Le ministre était interrogé sur le sens et la portée de l’article 913, alinéa 3 du Code civil, texte introduit par la loi n° 2021-1109 du 24 août 2021, dont on peut rappeler la teneur :
« Lorsque le défunt ou au moins l’un de ses enfants est, au moment du décès, ressortissant d’un n° membre de l’Union européenne ou y réside habituellement et lorsque la loi étrangère applicable à la succession ne permet aucun mécanisme réservataire protecteur des enfants, chaque enfant ou ses héritiers ou ses ayants cause peuvent effectuer un prélèvement compensatoire sur les biens existants situés en France au jour du décès, de façon à être rétablis dans les droits réservataires que leur octroie la loi française, dans la limite de ceux-ci » (v. notre Actu juridique du 4 novembre 2021).
Dans la réponse, on lit que « en permettant aux enfants évincés d’une succession qui n’est pas régie par la loi française de récupérer une part successorale sur les biens situés en France, le législateur est revenu sur la jurisprudence de la Cour de cassation (1re Chambre civile, 27 septembre 2017, pourvoi n° 16-13.151, Publié au bulletin) et a fait de la réserve héréditaire un principe d’ordre public international ».

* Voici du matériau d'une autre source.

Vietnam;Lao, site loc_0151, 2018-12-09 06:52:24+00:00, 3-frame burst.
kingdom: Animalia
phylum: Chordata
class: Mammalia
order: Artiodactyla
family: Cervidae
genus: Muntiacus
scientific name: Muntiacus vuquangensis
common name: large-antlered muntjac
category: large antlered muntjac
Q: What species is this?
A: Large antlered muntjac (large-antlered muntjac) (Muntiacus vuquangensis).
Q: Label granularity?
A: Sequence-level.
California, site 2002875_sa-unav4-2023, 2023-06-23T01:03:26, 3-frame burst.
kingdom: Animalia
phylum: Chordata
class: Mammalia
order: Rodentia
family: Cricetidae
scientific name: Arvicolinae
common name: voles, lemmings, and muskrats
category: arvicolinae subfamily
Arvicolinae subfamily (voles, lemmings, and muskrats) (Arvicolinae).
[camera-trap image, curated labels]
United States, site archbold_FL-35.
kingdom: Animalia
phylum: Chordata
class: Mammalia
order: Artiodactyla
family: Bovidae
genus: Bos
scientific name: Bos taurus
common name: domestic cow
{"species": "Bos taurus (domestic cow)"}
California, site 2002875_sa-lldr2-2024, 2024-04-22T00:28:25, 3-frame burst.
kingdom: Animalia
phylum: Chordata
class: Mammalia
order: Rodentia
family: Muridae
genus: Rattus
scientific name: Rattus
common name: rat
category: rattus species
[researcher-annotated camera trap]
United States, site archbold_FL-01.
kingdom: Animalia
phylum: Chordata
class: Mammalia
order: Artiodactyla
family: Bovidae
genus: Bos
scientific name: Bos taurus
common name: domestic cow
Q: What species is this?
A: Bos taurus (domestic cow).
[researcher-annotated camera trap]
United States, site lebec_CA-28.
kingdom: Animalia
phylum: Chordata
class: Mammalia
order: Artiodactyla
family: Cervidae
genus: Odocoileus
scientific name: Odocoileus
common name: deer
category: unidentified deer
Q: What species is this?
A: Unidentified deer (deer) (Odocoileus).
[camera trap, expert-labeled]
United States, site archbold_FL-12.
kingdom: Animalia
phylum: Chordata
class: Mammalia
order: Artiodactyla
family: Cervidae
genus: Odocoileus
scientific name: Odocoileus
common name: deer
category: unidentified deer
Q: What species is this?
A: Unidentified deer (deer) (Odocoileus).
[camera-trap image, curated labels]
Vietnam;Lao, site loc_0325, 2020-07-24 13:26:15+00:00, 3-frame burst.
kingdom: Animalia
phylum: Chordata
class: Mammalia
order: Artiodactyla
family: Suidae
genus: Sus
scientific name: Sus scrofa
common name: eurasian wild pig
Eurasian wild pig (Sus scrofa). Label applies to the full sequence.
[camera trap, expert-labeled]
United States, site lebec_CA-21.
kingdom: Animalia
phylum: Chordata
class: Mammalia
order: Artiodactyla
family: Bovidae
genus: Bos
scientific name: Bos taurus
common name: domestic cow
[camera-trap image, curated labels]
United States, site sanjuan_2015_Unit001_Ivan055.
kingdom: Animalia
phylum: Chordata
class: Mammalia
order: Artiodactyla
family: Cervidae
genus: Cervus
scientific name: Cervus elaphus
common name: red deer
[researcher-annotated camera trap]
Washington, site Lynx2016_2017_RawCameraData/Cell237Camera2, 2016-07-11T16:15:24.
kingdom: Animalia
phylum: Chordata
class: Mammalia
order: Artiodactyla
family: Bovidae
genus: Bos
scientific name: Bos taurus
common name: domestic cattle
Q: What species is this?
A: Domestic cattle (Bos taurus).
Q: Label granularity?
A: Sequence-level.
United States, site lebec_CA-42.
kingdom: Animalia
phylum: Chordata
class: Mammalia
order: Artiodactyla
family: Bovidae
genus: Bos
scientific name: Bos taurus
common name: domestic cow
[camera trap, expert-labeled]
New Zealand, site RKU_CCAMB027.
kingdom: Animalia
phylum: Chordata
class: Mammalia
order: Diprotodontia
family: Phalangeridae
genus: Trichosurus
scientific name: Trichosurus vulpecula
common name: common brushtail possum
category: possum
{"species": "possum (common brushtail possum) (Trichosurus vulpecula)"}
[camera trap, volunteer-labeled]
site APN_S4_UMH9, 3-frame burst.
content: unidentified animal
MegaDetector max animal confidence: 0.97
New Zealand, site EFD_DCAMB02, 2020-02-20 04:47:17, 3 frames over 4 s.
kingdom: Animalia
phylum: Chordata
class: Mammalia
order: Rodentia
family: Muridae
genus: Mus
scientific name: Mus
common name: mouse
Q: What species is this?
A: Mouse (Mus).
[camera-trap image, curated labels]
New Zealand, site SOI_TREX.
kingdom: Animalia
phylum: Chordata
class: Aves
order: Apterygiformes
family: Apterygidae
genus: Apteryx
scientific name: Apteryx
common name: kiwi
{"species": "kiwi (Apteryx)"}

Le ministre interrogé entendrait-il faire de la réserve héréditaire un tel principe par l’effet de sa seule plume ? Peut-être mais ce serait oublier que les réponses ministérielles n’ont, en droit civil, aucune valeur juridique (v. par ex. : Defrénois 15 janv. 1993, p. 59). Alors, nonobstant cet avis, on continuera en droit positif de considérer que la réserve héréditaire est hors champ de l’ordre public international français.
Évidemment, ce principe doit être combiné avec la règle de l’article 913, alinéa 3, du Code civil mais qu’on cantonnera dans son strict domaine littéralement déterminé. La règle d’exception s’interprète a contrario et non par analogie. Dans la réponse ministérielle, ce régime de l’interprétation des lois semble avoir été malencontreusement oublié.
Ajoutons également que l’article 913, alinéa 3, du Code civil doit être appliqué, dans son domaine, par le notaire sans devoir aller devant un juge. Une lecture de la réponse ministérielle qui ne vise son application que par les juridictions françaises ne doit pas tromper.
Enfin même si à l’instar des travaux parlementaires ayant abouti à la loi de 2021, la réponse ministérielle se réfère à une volonté de lutter contre toutes formes de discrimination, ce dernier texte du Code civil peut s’appliquer à toute loi qui ne connaît pas de mécanisme réservataire protecteur des enfants sans question de distinctions en fonction du sexe ou de la religion, par exemple. D’ailleurs, peu importe qu’une telle loi soit applicable à la succession par l’effet d’un choix de loi nationale opéré par le défunt ou car il s’agit de la loi de sa résidence habituelle (v. art. 21 et 22, Règlement n° 650/2012).
Alors, oublions cette réponse ministérielle après l’avoir lue.